新制度では、豊橋技科大の次世代半導体・センサ科学研究所「アイリス」を活用して半導体関連の市場参入を検討する市内事業者に対し、50万円を上限にアイリス主催の講座の受講料などを補助する。
また、半導体関連製品の開発費用やアイリスの6カ月分の入居費として、合わせて最大で570万円の補助金を交付する。市外の事業者に対する補助金額は最大420万円だ。
詳しい申請方法は市のホームページで確認できる。
今年10月からは市内に進出する企業への奨励金制度が拡充され、半導体関連の工場や研究開発施設を整備する市内外の事業者は、1社につき最大8億円の支援を受けられるようになる。
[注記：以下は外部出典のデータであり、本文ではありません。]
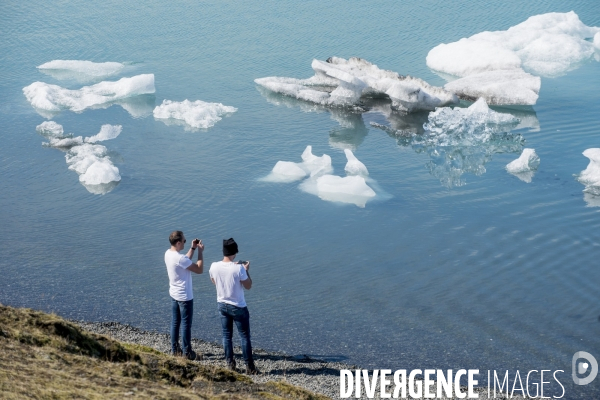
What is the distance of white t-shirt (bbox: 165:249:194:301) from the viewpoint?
31.5 ft

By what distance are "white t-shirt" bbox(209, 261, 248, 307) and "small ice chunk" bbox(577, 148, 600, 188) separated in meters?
11.1

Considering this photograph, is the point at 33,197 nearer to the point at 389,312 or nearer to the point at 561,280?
the point at 389,312

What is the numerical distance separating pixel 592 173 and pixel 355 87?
7.84 metres

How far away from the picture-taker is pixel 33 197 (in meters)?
17.5

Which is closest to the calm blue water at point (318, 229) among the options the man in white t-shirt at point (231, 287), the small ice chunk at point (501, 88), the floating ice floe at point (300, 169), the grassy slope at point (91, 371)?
the floating ice floe at point (300, 169)

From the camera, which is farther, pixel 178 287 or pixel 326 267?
pixel 326 267

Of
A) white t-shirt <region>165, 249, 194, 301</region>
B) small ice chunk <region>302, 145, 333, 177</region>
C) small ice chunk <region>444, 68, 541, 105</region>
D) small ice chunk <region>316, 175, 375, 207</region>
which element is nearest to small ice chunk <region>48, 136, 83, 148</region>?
small ice chunk <region>302, 145, 333, 177</region>

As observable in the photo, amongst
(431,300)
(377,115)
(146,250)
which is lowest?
(431,300)

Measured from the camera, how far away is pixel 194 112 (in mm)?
22078

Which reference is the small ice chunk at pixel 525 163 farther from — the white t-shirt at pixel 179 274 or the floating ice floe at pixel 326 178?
the white t-shirt at pixel 179 274

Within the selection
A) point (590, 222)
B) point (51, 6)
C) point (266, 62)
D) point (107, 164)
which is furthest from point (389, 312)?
point (51, 6)

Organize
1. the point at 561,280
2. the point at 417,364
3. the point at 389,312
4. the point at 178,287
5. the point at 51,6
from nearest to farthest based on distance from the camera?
the point at 178,287 < the point at 417,364 < the point at 389,312 < the point at 561,280 < the point at 51,6

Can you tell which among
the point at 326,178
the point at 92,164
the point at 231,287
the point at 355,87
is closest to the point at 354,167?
the point at 326,178

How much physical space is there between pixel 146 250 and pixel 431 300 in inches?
227
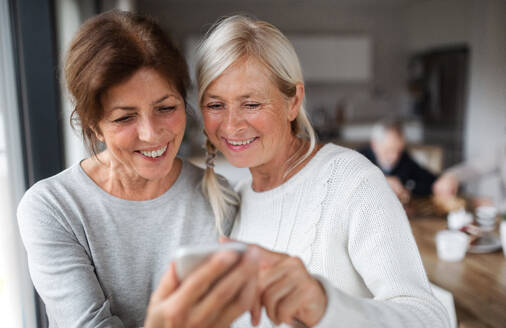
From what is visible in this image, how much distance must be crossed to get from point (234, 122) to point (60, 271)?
559 millimetres

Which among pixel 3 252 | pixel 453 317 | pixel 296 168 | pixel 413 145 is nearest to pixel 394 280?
pixel 296 168

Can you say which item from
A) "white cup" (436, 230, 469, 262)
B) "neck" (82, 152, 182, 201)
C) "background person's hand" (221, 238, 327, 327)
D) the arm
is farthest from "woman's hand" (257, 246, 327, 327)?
the arm

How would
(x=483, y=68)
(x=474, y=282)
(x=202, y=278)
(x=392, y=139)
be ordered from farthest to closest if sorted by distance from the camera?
1. (x=483, y=68)
2. (x=392, y=139)
3. (x=474, y=282)
4. (x=202, y=278)

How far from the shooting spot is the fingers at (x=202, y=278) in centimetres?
54

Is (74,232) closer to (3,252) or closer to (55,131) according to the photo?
(3,252)

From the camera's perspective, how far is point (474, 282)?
5.04 ft

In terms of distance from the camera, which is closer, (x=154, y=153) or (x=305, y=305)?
(x=305, y=305)

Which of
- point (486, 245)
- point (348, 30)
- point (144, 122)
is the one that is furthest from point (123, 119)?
point (348, 30)

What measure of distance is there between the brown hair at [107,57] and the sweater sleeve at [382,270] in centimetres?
56

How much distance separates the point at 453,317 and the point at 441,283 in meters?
0.26

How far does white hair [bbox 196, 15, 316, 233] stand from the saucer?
42.1 inches

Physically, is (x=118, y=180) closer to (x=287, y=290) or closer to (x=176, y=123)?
(x=176, y=123)

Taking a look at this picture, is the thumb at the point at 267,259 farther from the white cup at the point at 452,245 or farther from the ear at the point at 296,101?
the white cup at the point at 452,245

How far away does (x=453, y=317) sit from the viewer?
4.27 feet
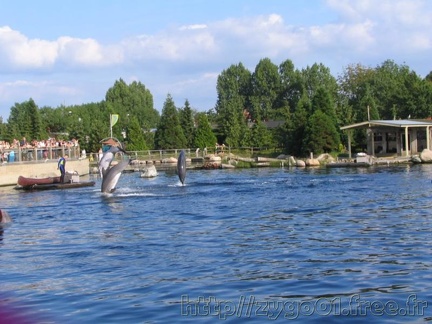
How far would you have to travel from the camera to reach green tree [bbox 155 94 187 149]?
87625 millimetres

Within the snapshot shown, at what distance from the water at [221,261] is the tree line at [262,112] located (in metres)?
45.7

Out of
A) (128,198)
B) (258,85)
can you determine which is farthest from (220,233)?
(258,85)

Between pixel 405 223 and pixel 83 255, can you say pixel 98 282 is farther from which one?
pixel 405 223

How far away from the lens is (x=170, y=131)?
88.1 m

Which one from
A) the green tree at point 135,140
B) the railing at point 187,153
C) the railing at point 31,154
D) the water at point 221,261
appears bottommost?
the water at point 221,261

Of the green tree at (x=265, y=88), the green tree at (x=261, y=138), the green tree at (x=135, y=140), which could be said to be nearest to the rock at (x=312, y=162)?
the green tree at (x=261, y=138)

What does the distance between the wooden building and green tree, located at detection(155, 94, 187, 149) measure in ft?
87.4

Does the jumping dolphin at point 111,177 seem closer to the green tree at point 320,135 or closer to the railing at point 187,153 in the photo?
the green tree at point 320,135

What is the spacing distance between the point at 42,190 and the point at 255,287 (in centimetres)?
2916

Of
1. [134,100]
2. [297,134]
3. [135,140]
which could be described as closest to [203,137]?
[135,140]

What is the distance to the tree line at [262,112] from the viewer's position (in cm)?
7754

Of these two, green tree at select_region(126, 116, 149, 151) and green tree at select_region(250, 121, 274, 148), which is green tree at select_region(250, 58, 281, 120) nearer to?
green tree at select_region(250, 121, 274, 148)

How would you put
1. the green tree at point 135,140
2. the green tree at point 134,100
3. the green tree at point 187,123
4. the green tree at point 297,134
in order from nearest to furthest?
the green tree at point 297,134, the green tree at point 135,140, the green tree at point 187,123, the green tree at point 134,100

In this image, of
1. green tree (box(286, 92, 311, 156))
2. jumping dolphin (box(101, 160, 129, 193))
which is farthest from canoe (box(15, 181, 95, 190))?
green tree (box(286, 92, 311, 156))
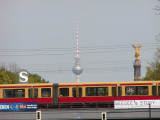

市は事前に相談するよう呼びかけている。
世界的なAI(人工知能)ブームを背景に半導体需要が堅調に推移する中、市は新たな補助制度を導入して高度な研究力を誇る豊橋技科大の協力のもと、市内に次世代産業の集積地をつくることを目指す。
半導体集積回路の設計から試作、評価までを一気通貫でできるアイリスには昨年、LSI(大規模集積回路)を製造する工場と企業向けの研究室などを備えたオープンラボが新設された。
市と豊橋技科大は連携に関する覚書を結んでいる。
市地域イノベーション推進室の小野健太郎室長補佐は「技科大には世界的にも珍しい良いラボがあるので、地域産業にうまく生かせるよう企業にはぜひ関わってほしい」と話した。